Bizet – L’Arlésienne
De ster van de Fransman George Bizet (1838 – 1875) is pas na zijn dood gaan rijzen. Zijn leven lang vocht hij voor erkenning als operacomponist. Maar na een aanvankelijk gelukkige start als zeventienjarige componist met zijn sprankelende Symfonie in C leek hoop op verder succes volledig tenietgedaan.
De eerste opera waar hij enig opzien mee baarde, was de met sentiment en zoetgevooisde Parelvisser met de tophits Au fond du temple saint en Je crois entendre encore. Deze opera is altijd in de schaduw blijven staan van het absolute meesterwerk Carmen, het muziekverhaal van het ondeugende zigeunerinnetje dat haar liefde verdeelde tussen soldaten en een toreador en dat de liefdesperikelen moest bekopen met de dood. Toen Bizet goed en wel begraven was, brak het succes van Carmen wereldwijd door.
Bizet componeerde de begeleidingsmuziek bij het toneelstuk L’Arlésienne (het meisje van Arles) van de schrijver Alphonse Daudet. Het verhaal gaat over een jonge boer die hopeloos verliefd is op het meisje van Arles. Zij is echter bezet. De jongen trouwt uiteindelijk met een vrouw die al een tijd gevoelens voor hem heeft. De vlam voor het meisje van Arles is bij lang na niet uitgedoofd. Het liefdesdrama eindigt met de zelfmoord van de jongen.
Bizet componeerde maar liefst dertig melodieën voor het toneelstuk. Later werden de stukken geselecteerd en bleven er uiteindelijk twee suites over. De prelude uit Suite 1 (1872) is zeer bekend als de Koningsmars.

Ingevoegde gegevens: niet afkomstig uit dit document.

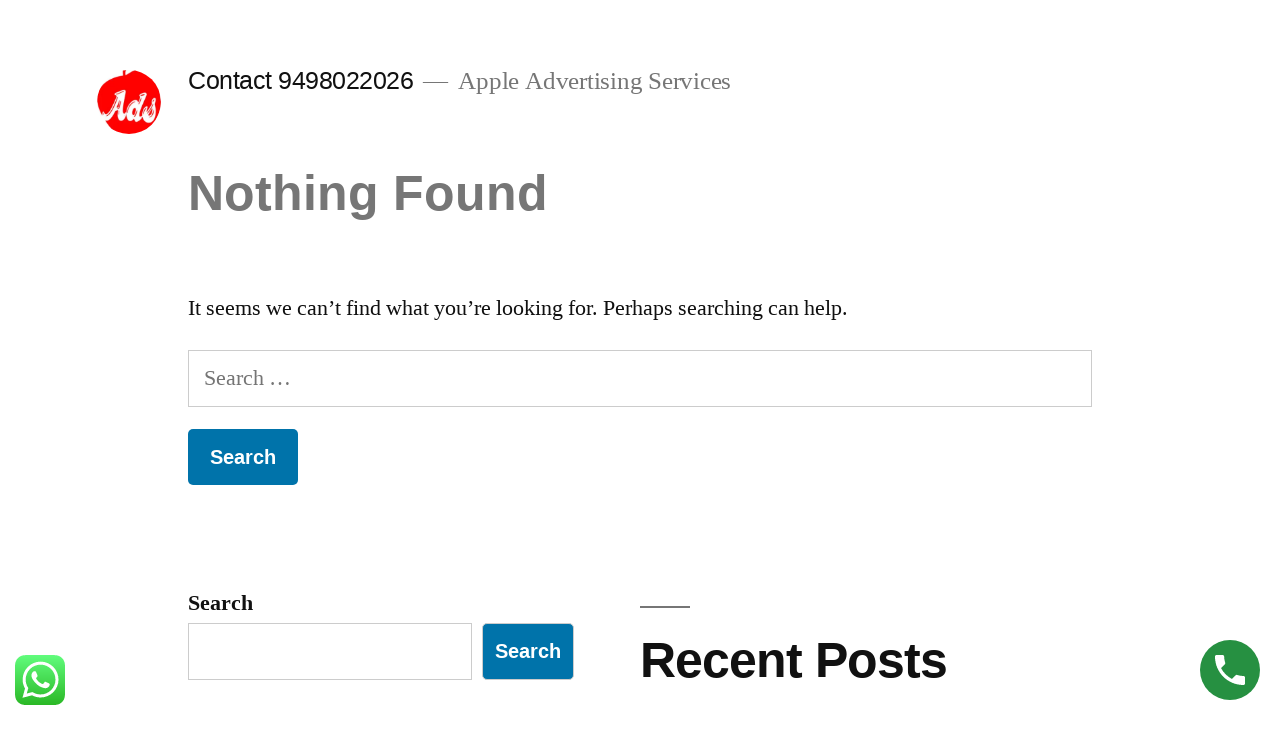

--- FILE ---
content_type: text/javascript
request_url: https://user.callnowbutton.com/domain_c0a0fb91_6c22_4e99_9af7_1b2406502c81.js
body_size: 743
content:
window.CNB_DATA = {"userId":"user_3553f4a6_8418_45da_8f7f_2374db212c9e","domains":[{"id":"domain_c0a0fb91_6c22_4e99_9af7_1b2406502c81","name":"appleadvertisingservices.com","type":"STARTER","timezone":"Asia/Kolkata","trackGA":false,"trackConversion":false,"aliases":[],"properties":{"zindex":"2147483647","debug":"false","scale":"1","allowMultipleButtons":"false"}}],"buttons":[{"id":"button_9d5d95a0_647a_4527_86f8_1e3d5250f096","domainId":"domain_c0a0fb91_6c22_4e99_9af7_1b2406502c81","active":true,"type":"SINGLE","options":{"placement":"BOTTOM_RIGHT","position":null,"displayMode":"ALWAYS","animation":"NONE","scroll":null},"multiButtonOptions":null,"actions":["action_32934d45_d2c4_4d1d_9b4f_1b6094384312"],"conditions":[]}],"actions":[{"id":"action_32934d45_d2c4_4d1d_9b4f_1b6094384312","actionType":"PHONE","actionValue":"+919498022026","properties":{"tally-hide-title":"1","bcc":"","subject":"","link-download":"","modal-width":"400px","map-query-type":"q","body":"","link-target":"_blank","tally-transparent-background":"","whatsapp-title":"","intercom-vertical-padding":"0","modal-height":"400px","iframe-title":"","tally-align-left":"1","cc":"","intercom-alignment":"right","modal-background-color":"","modal-header-background-color":"#009900","whatsapp-placeholderMessage":"","show-notification-count":"","link-download-enabled":"0","message":"","whatsapp-welcomeMessage":"","intercom-horizontal-padding":"0","modal-header-text-color":"#ffffff"},"backgroundColor":"#009900","iconEnabled":true,"iconClass":null,"iconColor":"#FFFFFF","iconText":"call","iconType":"DEFAULT","iconBackgroundImage":null,"labelBackgroundColor":null,"labelText":"Call Now","schedule":{"showAlways":true,"daysOfWeek":[],"start":"08:00","stop":"17:00","timezone":"Asia/Kolkata","outsideHours":null}}],"conditions":[],"options":{"cssLocation":"https://static.callnowbutton.com/css/main.css","jsLocation":"https://static.callnowbutton.com/js/client.js"}}
if (window.CNB_DATA) {  var cnb_js_script = document.createElement('script');  cnb_js_script.type = 'text/javascript';  cnb_js_script.async = 'async';  cnb_js_script.src = window.CNB_DATA.options.jsLocation;  var head = document.head || document.getElementsByTagName('head')[0];  head.appendChild(cnb_js_script);}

Suite 2 (1879), de meest uitgevoerde, zit barstensvol exotische melodieën zoals we die later aantreffen in de operakraker Carmen. In de finale Suite 2 klinkt wederom de bekende Koningsmars.
L’Arlésienne werd in 1872 voor het eerst opgevoerd. De première in Parijs was allerminst een succes. Het stuk verdween van het repertoire maar is later weer op de lessenaars gezet. Het toneelstuk zelf lijkt echter van het podium verdwenen.